NodeRegex Split


This node splits the string content of a selected column into logical groups using regular expressions. A group is identified by a pair of parentheses, whereby the pattern in such parentheses is a regular expression. Each content of each group is appended as an individual column.

A short introduction to Groups and Capturing is given by in the Java API . Some examples are given below:

Parsing Patent Numbers

Patent identifiers such as "US5443036-X21" consisting of a (at most) two letter country code ("US"), a patent number ("5443036") and possibly some application code ("X21"), which is separated by a dash or a space character, can be grouped by the expression ([A-Za-z]{1,2})([0-9]*)[ \-]*(.*$). Each of the parenthesized terms corresponds to the aforementioned properties.

Strip File URLs

This is particularly useful when this node is used to parse the file URL of a file reader node (the URL is exposed as flow variable and then exported to a table using a Variable to Table node). The format of such URLs is similar to "file:c:\some\directory\foo.csv". Using the pattern [A-Za-z]*:(.*[/\\])(([^\.]*)\.(.*$)) generates four groups (by counting the number of opening parentheses): The first group identifies the directory and is denoted by "(.*[/\\])". It consumes all characters until a final slash or backslash is encountered; in the example this refers to "c:\some\directory\". The second group represents the file name, whereby it encapsulates the third and fourth group. The third group (denoted by "([^\.]*)") consumes all characters after the directory, which are not a dot '.' (which is "foo" in the above example).
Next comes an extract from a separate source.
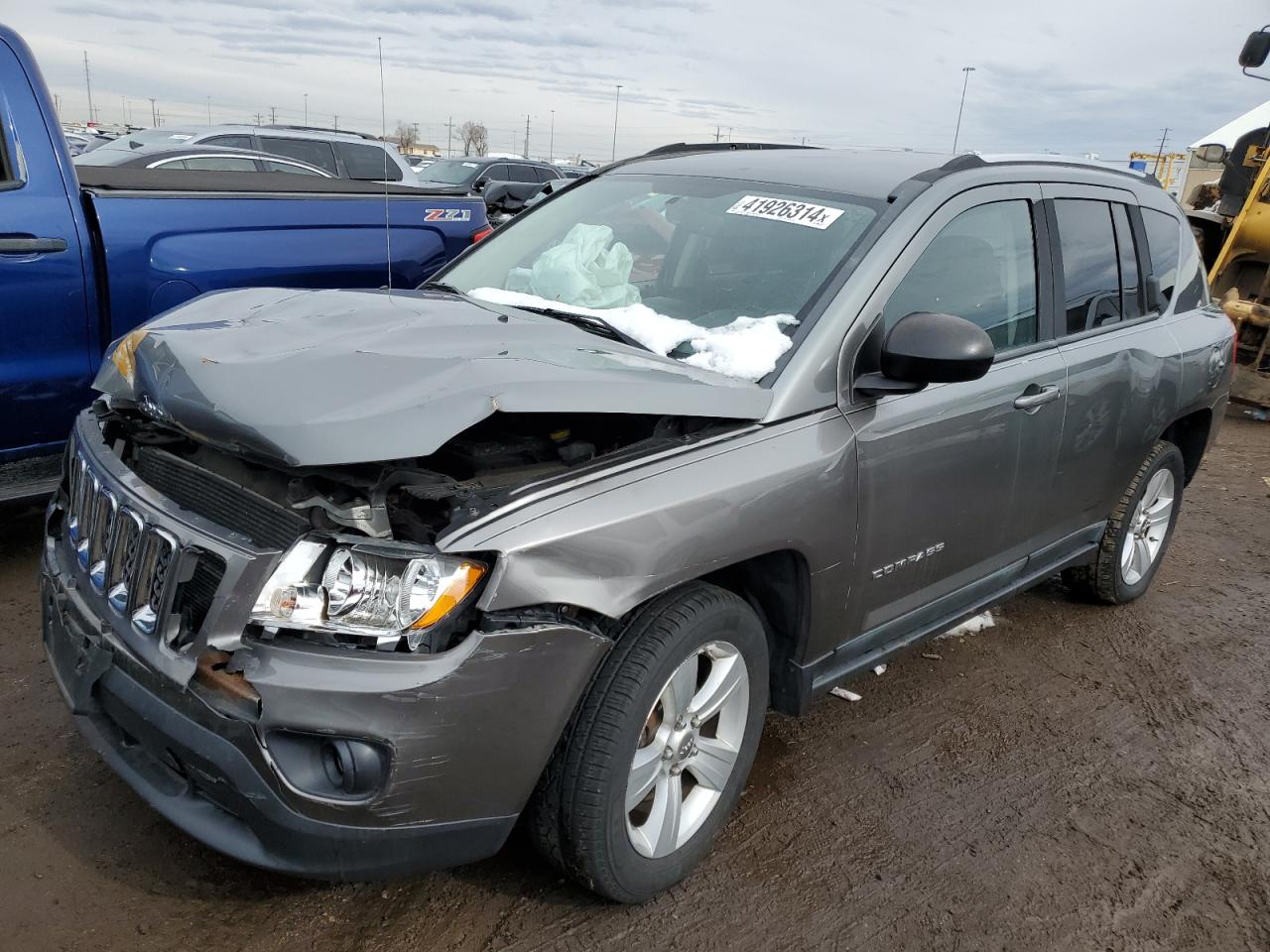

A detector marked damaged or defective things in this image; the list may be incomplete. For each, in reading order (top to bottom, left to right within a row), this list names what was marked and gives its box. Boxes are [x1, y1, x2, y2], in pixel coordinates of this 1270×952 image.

cracked windshield [442, 175, 878, 381]
crumpled hood [93, 287, 767, 467]
broken headlight [252, 537, 484, 654]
The pattern expects a single dot (which is ignored) and finally the fourth group "(.*$)", which reads until the end of the string and indicates the file suffix ('csv'). The groups for the above example are

  1. c:\some\directory
  2. foo.csv
  3. foo
  4. csv

Input Ports

  1. Port Type: Data
    Input table with string column to be split.

Output Ports

  1. Port Type: Data
    Input table amended by additional column representing the pattern groups.